Fe cares because it's inappropriate, because it's not "right."

MBTI is not the "real" way to view things, it's just a framework. Fi & Fe are useful conveniences but still only facets/approximates of human behavior and motivation.

I think Fe and Fi have the TENDENCIES you describe... but once people start insinuating that people viewing the world through Fi have no respect for what is appropriate and that Fe people do not actually care about others, it's veering far away from reality.

All those feelings tend to be within each individual, and usually our motivations are a muddled mix. We're discussing priorities and stacking and perspective, not saying that a certain motivation is not at all part of the mix.

good point, though that pretty much is Fe, is it not?

Is it, exclusively? What if one of your personal values is not inconveniencing others?

It's kind of funny that I know a lot of people from both ends of the map, and I get along with them just fine and find "common good" with them. We're both still interested in the same sort of positive things regardless of Fi or Fe status.
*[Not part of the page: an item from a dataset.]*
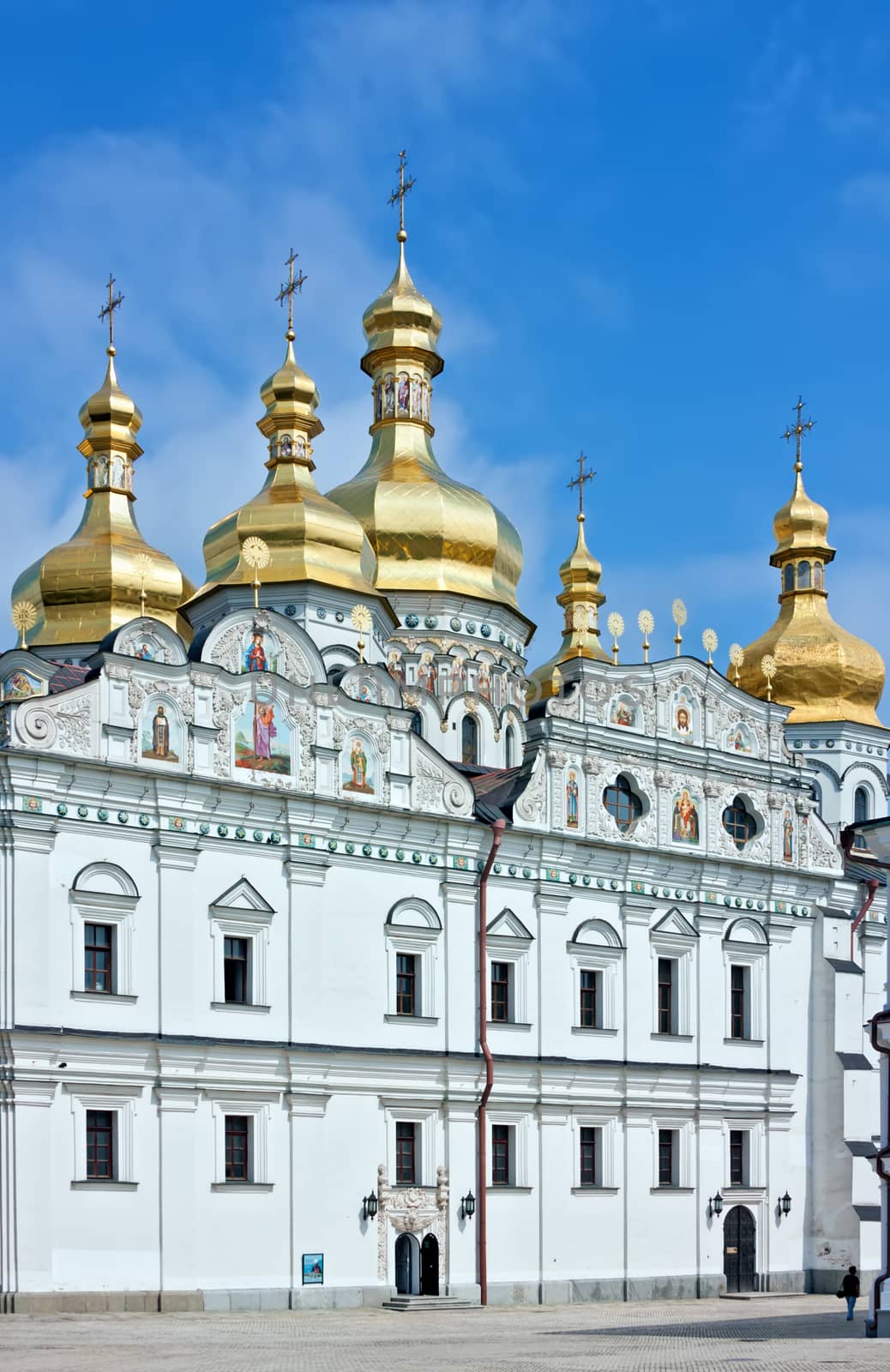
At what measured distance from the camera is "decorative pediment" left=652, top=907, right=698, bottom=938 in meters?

There's only a handful of people who seem to take an extreme view of one or the other (social stability vs personal vision) at all costs that I seem to butt heads with. Most people seem to have degrees of both desires within them.

good point, though that pretty much is Fe, is it not?

Is it? What if one of your personal values is not inconveniencing others?

@OrangeAppled: Thanks so much for your post. Still absorbing.

THIS is Fe "diplomacy"? What am I missing? If you think her understanding of Fe is wrong, correct her by all means, but making it personal/emotive and trying to guilt her into expressing herself differently is unjustifiable, IMO.

Stop imposing motivations on me that do not exist, Morgan.

I already know that EW is not one to be "guilted" into not doing something, she's a pretty established character on this forum. I'd be an idiot if I was engaging her in order to do that, wouldn't I?

I'm also not primary Fe, so I use it differently... and sometimes poorly. Maybe I screwed up here.

All I knew is that she respects honesty rather than fake civility, and I was also frustrated by my emotional bias here... so I decided to just be honest about it rather than pretending it didn't exist. I figure the best way to be understood is to admit bias up front, and she would respect that more than another approach.

You can stop mislabelling my (potentially misguided) attempt at authenticity as manipulation any time you like. I'm not whoever you happen to be projecting onto me, nor have I been.